PURPLE NEMOPHILA.

Nemophila aurita, Lindl. Baby-eyes or Waterleaf Family.

Stems.—One to three feet long; square; angled; weak; very brittle; with backward-pointing, hooked bristles. Leaves.—All with a dilated, clasping, eared base or winged petiole; above deeply pinnatifid into five to nine oblong or lanceolate, downward-pointing lobes. Corolla.—Violet; an inch or so across. (Otherwise as Nemophila insignis.) Hab.—From San Francisco to San Diego.

[CAT'S-EARS—Calochortus Maweanus.]

The purple Nemophila is most abundant in the south, growing everywhere in early springtime upon hillsides partially shaded. Its long, coarse, hispid stems run riot over small undershrubs or dead or unsightly brushwood, often completely covering them with a mound of foliage thickly sown with the dull-purple flowers.

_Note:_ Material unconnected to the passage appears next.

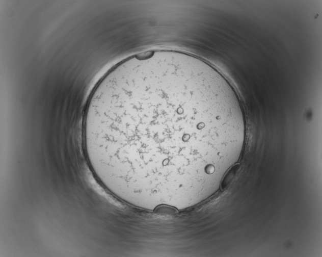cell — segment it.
I'll return each instance as SVG.
<instances>
[{"mask_svg": "<svg viewBox=\"0 0 322 257\" xmlns=\"http://www.w3.org/2000/svg\"><path fill=\"white\" fill-rule=\"evenodd\" d=\"M246 131L227 79L199 57L169 49L110 69L91 92L83 123L96 178L122 201L148 211L207 199L237 161Z\"/></svg>", "mask_w": 322, "mask_h": 257, "instance_id": "6da1fadb", "label": "cell"}]
</instances>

At first it is difficult to realize that this plant of coarse habit belongs to the sisterhood of baby-eyes, those delicate, ethereal favorites of the springtime. In fact, one's first impression of it is that it is some new species of nightshade. One learns, however, to have a fondness for these blossoms and a growing desire to gather them; but their tangling, quarrelsome habit forbids one, if any other flowers are in question.

It is said that the dark-eyed señoritas of early days decked their ball-dresses with sprays of this flower, which clung gracefully to the thin fabrics.